===== SOURCE DATA

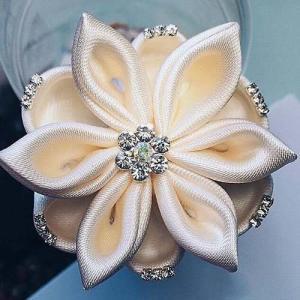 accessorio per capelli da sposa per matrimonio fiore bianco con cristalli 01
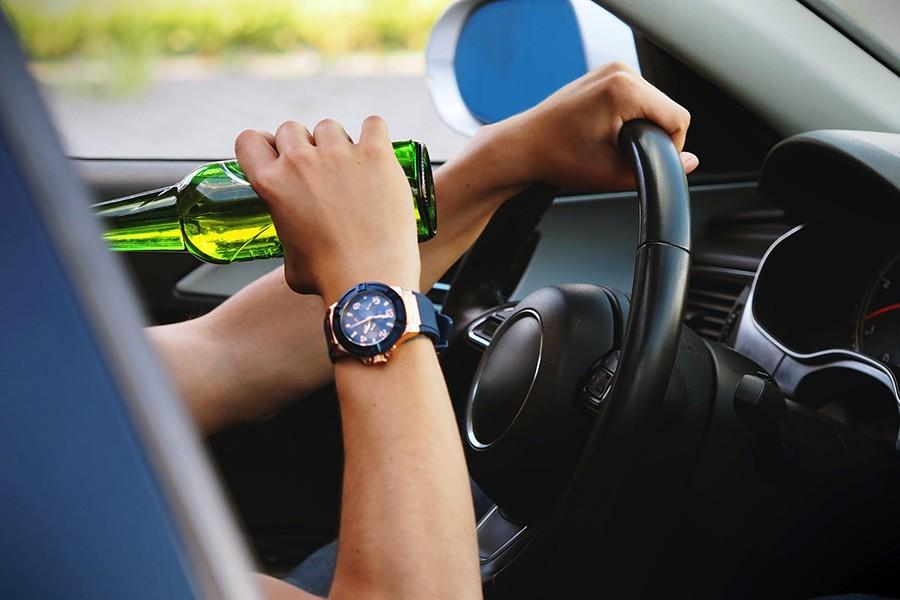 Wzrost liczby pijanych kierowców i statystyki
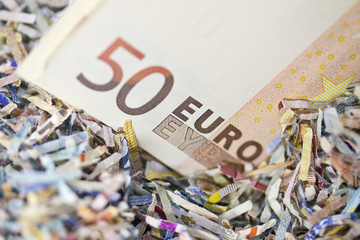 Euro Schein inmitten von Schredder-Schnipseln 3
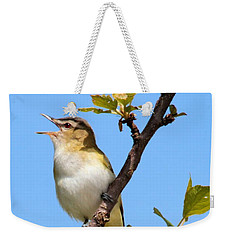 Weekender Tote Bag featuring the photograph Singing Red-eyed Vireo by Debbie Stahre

==========

TO DO >> Your task is to repeat the material above exactly, without its pictures.

WRITTEN RESPONSE >>
 accessorio per capelli da sposa per matrimonio fiore bianco con cristalli 01
 Wzrost liczby pijanych kierowców i statystyki
 Euro Schein inmitten von Schredder-Schnipseln 3
 Weekender Tote Bag featuring the photograph Singing Red-eyed Vireo by Debbie Stahre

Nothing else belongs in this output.